Landelijke aanpak veilige dijken
Toekomstbestendige dijkversterking Lekdijk
De Lekdijk wordt tussen Amerongen en Schoonhoven over een totale lengte van 55 km versterkt. Met deze dijkversterking zorgen we ervoor dat de dijk veilig blijft en ook in de toekomst een groot deel van Midden- en West-Nederland tegen overstroming beschermt.
De dijkversterking biedt kansen om de dijk en het omliggende gebied mooier te maken. We zetten in op een veilige dijk, die ruimtelijk aantrekkelijk is en die als verbindend element werkt voor onder andere water, mobiliteit, cultuur, recreatie en natuur.

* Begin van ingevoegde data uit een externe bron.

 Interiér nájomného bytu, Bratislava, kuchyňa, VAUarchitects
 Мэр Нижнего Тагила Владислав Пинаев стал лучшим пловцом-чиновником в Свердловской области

De versterking van de Lekdijk staat niet op zichzelf. Zij is onderdeel van de landelijke aanpak om Nederland te beschermen tegen hoogwater en overstromingen. Hierbij werken de waterschappen samen met het Rijk in onder meer het Hoogwaterbeschermingsprogramma (HWBP).
Landelijke aanpak
Na het hoogwater van 1993 en 1995 hebben de rivieren op veel plekken meer ruimte gekregen en zijn de dijken met spoed versterkt. Dat heeft ons land een stuk veiliger gemaakt, maar er is meer nodig. De klimaatverandering vraagt om extra veiligheidsmaatregelen en we willen een volgende grote overstroming voorkomen. Zonder onze dijken en duinen zou zestig procent van Nederland regelmatig overstromen. Daarom werken de waterschappen en Rijkswaterstaat altijd aan sterke(re) dijken en ruimte voor rivieren.

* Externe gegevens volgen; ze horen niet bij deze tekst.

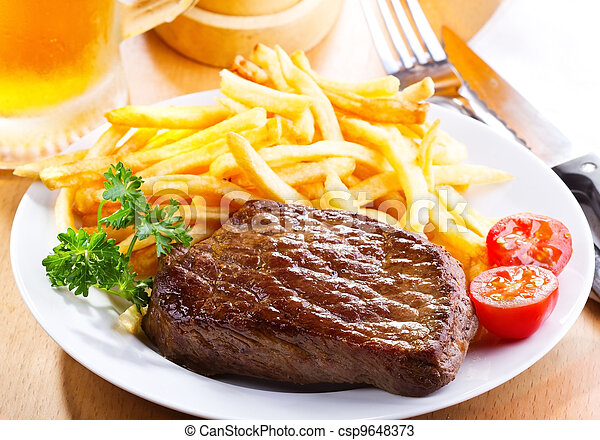 grilled steak - csp9648373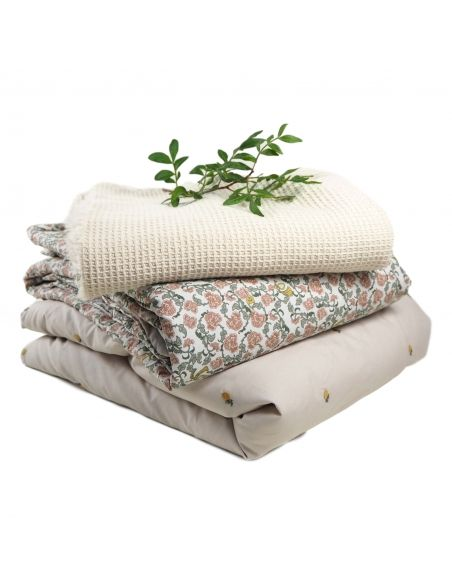 Garbo & Friends - Floral Vine Filled Blanket red - 1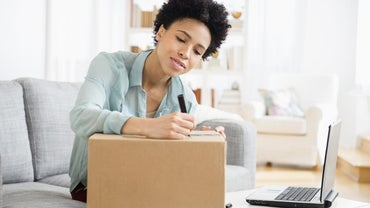 How Can You Locate Nearby FedEx Dropoff Centers?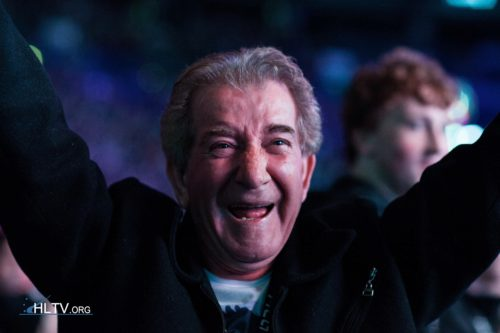 coldzera's father celebrating Luminosity's quarterfinal win over Virtus.pro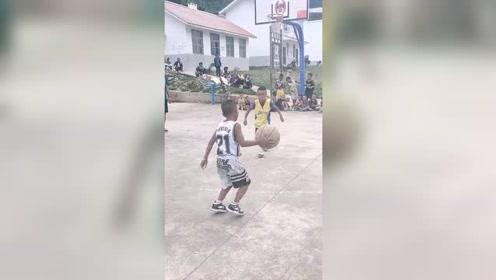 打篮球就得从小抓起!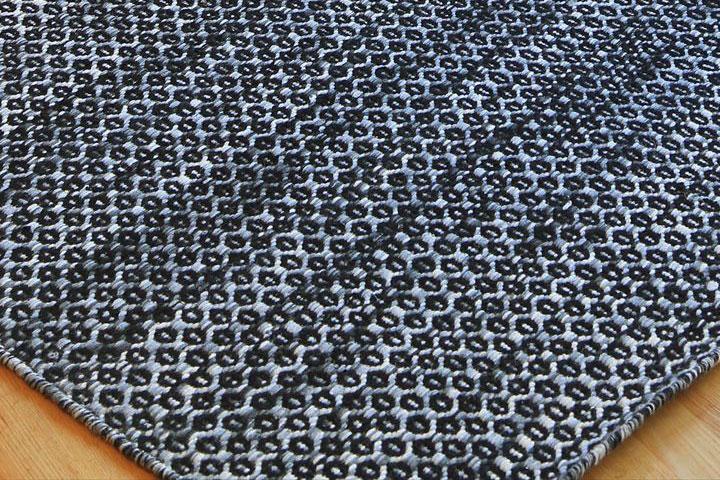 E-comfort ウール パドル ブレイド HIVE 200x140cm  ブラック |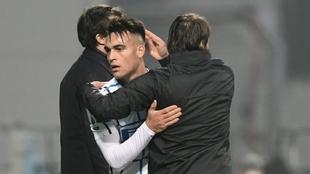 Lautaro Martínez, abrazado por Antonio Conte.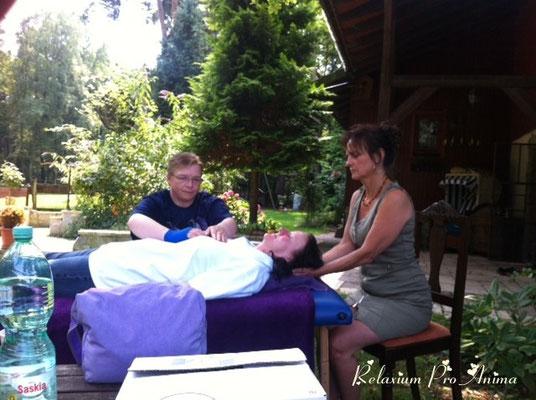 Nach der Einweihung - Sabine wird behandelt (Vorderseite)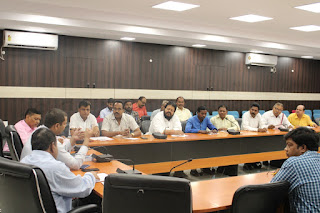 dm-meeting-with-political-party-jamshedpur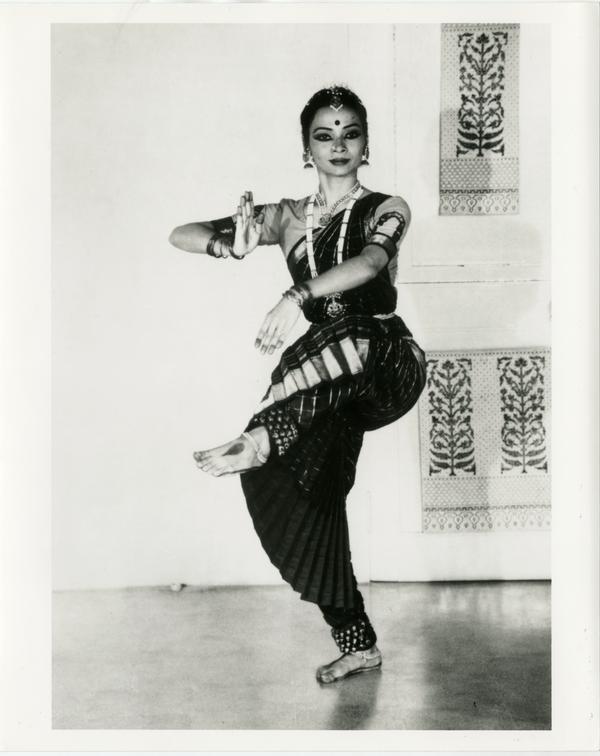 Malavika Sarukkai holding a dance position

Betrokken partijen bij ‘Sterke Lekdijk’
Naast het waterschap en het Rijk (ministerie van Infrastructuur en Waterstaat en Rijkswaterstaat Midden Nederland) doen ook de provincies Utrecht en Zuid-Holland mee, en alle gemeenten ten noorden van de Lekdijk (Utrechtse Heuvelrug, Wijk bij Duurstede, Nieuwegein, Houten, IJsselstein, Lopik en Krimpenerwaard).
Financiering
Het programma Sterke Lekdijk wordt betaald door het Rijk (90%) en het Hoogheemraadschap De Stichtse Rijnlanden (10%). De totale kosten bedragen enkele honderden miljoenen euro's.